Ein Zusammenhang des extremen Wetters mit dem Klimawandel könne nicht bewiesen werden, heißt es in dem Bericht. Doch zeigten die Untersuchungen, dass die Wahrscheinlichkeit extremer Wetterphänomene mit dem Anstieg der Temperaturen größer werde. Vor allem aber führten die Forscher das Wetter auf das Klimaphänomen "La Nina" zurück.
Die Studie:
"State of the Climate in 2011" ist online auf der NOAA-Website erschienen, gedruckt wird sie in der Juli-Ausgabe der Fachzeitschrift "Bulletin of the American Meteorological Society".
Links:
- Einfluss von "La Nina" im Jahr 2011
- Weltweite Wetterextreme 2011
- NOAA
Ö1 Sendungshinweis:
Über das Thema berichteten auch die Ö1-Journale, 11.7., 8.00 Uhr.
Eine Folge von "La Nina"
Eine Hitzewelle, wie es sie etwa 2011 im US-Bundesstaat Texas gab, sei heute 20-mal wahrscheinlicher während eines "La Nina"-Zyklus als vor 50 Jahren, heißt es in dem Bericht. Als weitere Wetterextreme in Zusammenhang mit "La Nina" wurden die Dürreperioden in Ostafrika, im Südwesten der USA und im Norden Mexikos genannt.
"La Nina" beschreibt ein Wetterphänomen, bei dem im Pazifik auf Höhe des Äquators ungewöhnlich niedrige Temperaturen herrschen. Es war 2011 unter anderem mitverantwortlich für eine ungewöhnlich heftige Tropensturmsaison im Nordatlantik. Außerdem verursachte das Phänomen im vergangenen Jahr Rekordregenfälle in Australien, die zu katastrophalen Überschwemmungen führten. "La Nina" kommt alle vier bis fünf Jahre vor und dauert ein bis zwei Jahre an.

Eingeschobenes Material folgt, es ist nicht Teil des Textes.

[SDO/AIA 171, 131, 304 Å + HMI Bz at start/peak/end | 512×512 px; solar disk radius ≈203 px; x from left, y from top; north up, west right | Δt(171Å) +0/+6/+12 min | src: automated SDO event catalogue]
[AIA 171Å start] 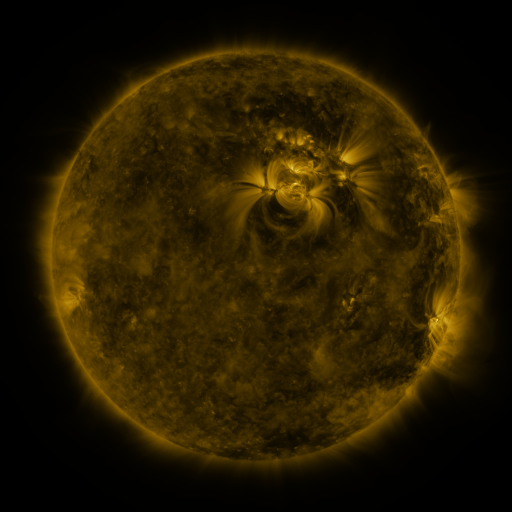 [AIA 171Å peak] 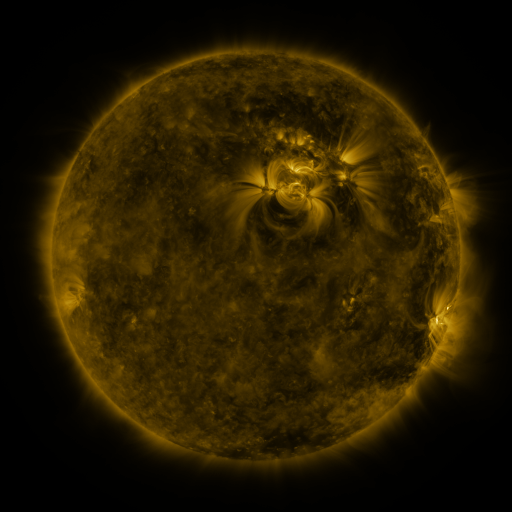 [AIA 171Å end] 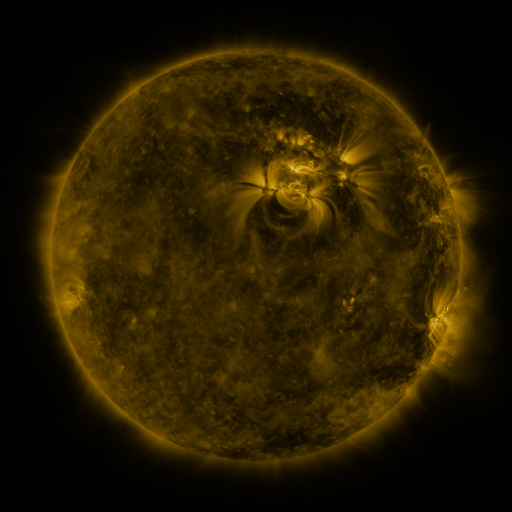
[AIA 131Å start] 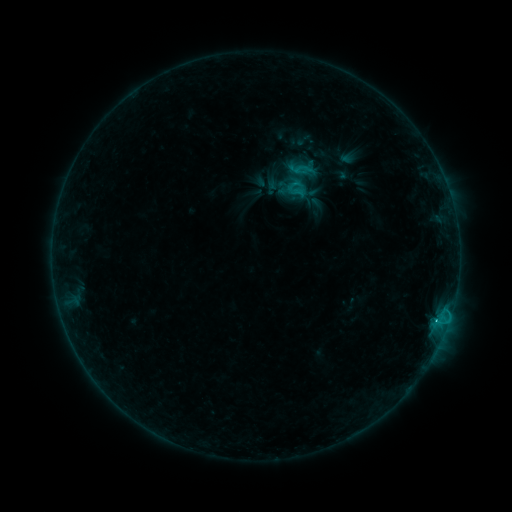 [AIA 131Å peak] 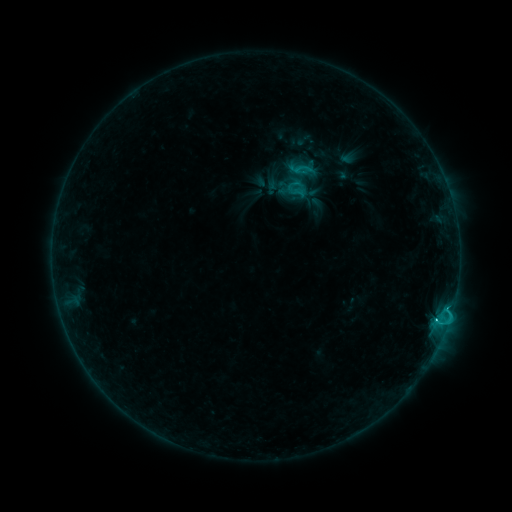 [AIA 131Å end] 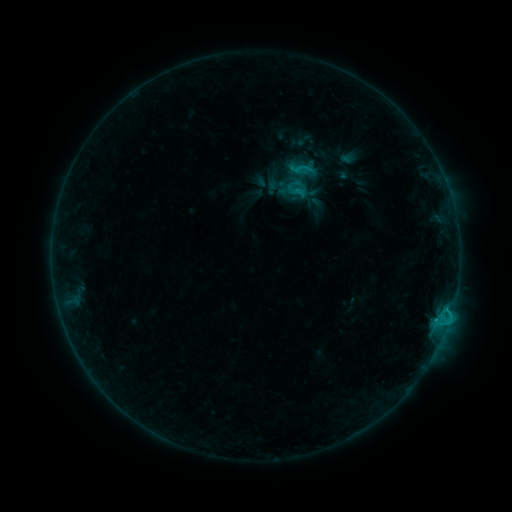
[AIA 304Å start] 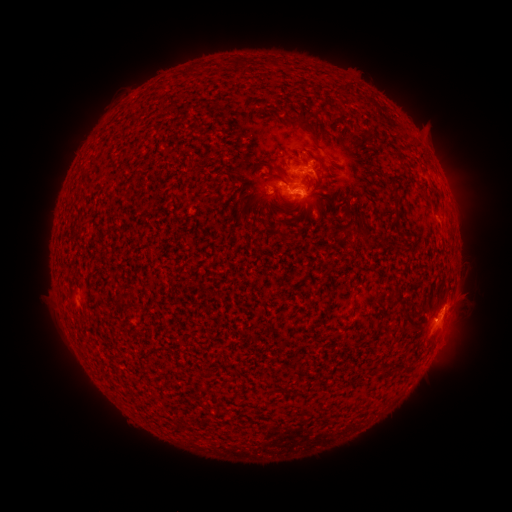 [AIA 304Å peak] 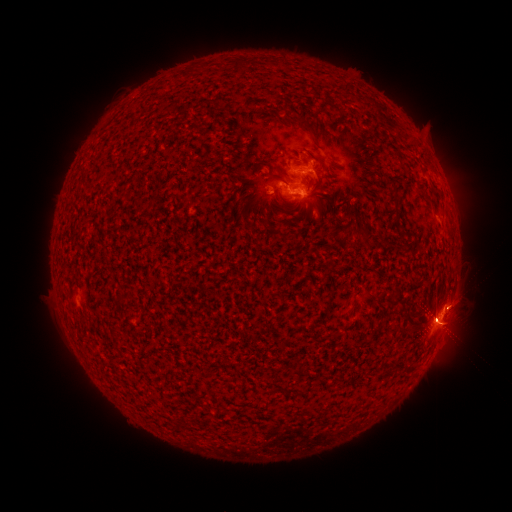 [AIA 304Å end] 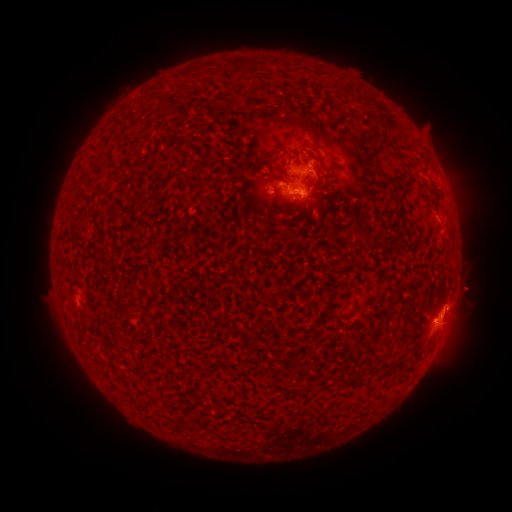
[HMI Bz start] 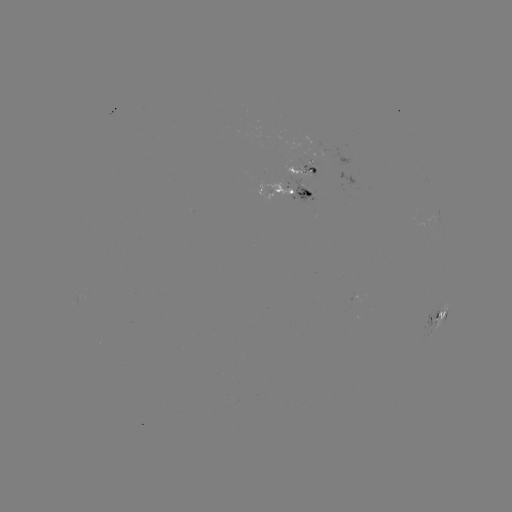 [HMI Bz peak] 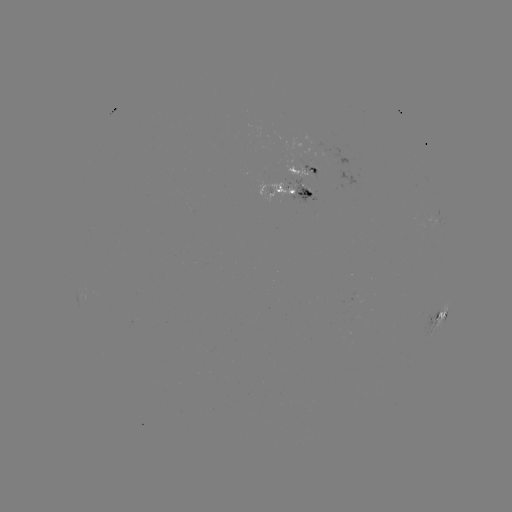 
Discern C6.1 flare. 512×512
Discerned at [444, 309].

Stärkste Auswirkungen in der Arktis
Dem Bericht zufolge waren die Klimaveränderungen 2011 wie bereits in den Vorjahren besonders deutlich in der Arktis sichtbar. Das arktische Packeis sei im Sommer auf die zweitkleinste Größe, die dort jemals im Sommer gemessen wurde, geschmolzen. Weltweit schmolzen die Gletscher der Studie zufolge im Jahr 2011 weiter. Die Antarktis erlebte am 25. Dezember 2011 mit einer Minustemperatur von zwölf Grad ihren bisher wärmsten Tag seit Beginn der Messungen. Insgesamt war 2011 eines der 15 wärmsten Jahre seit Beginn der Messungen Ende des 19. Jahrhunderts.
Bei ihrer Suche nach Hinweisen auf den Klimawandel betrachteten die Autoren 43 Indikatoren, darunter die Konzentration von Treibhausgasen, den Salzwassergehalt in den Ozeanen und die Schneedecke. Den Forschern zufolge stieg die Konzentration der wichtigsten Treibhausgase in der Atmosphäre weiter an. An dem Bericht, dem die NOAA zwei in Zusammenarbeit mit der US-Gesellschaft für Meteorologie verfasste Studien zugrundelegte, waren 378 Wissenschaftler aus 48 Ländern beteiligt.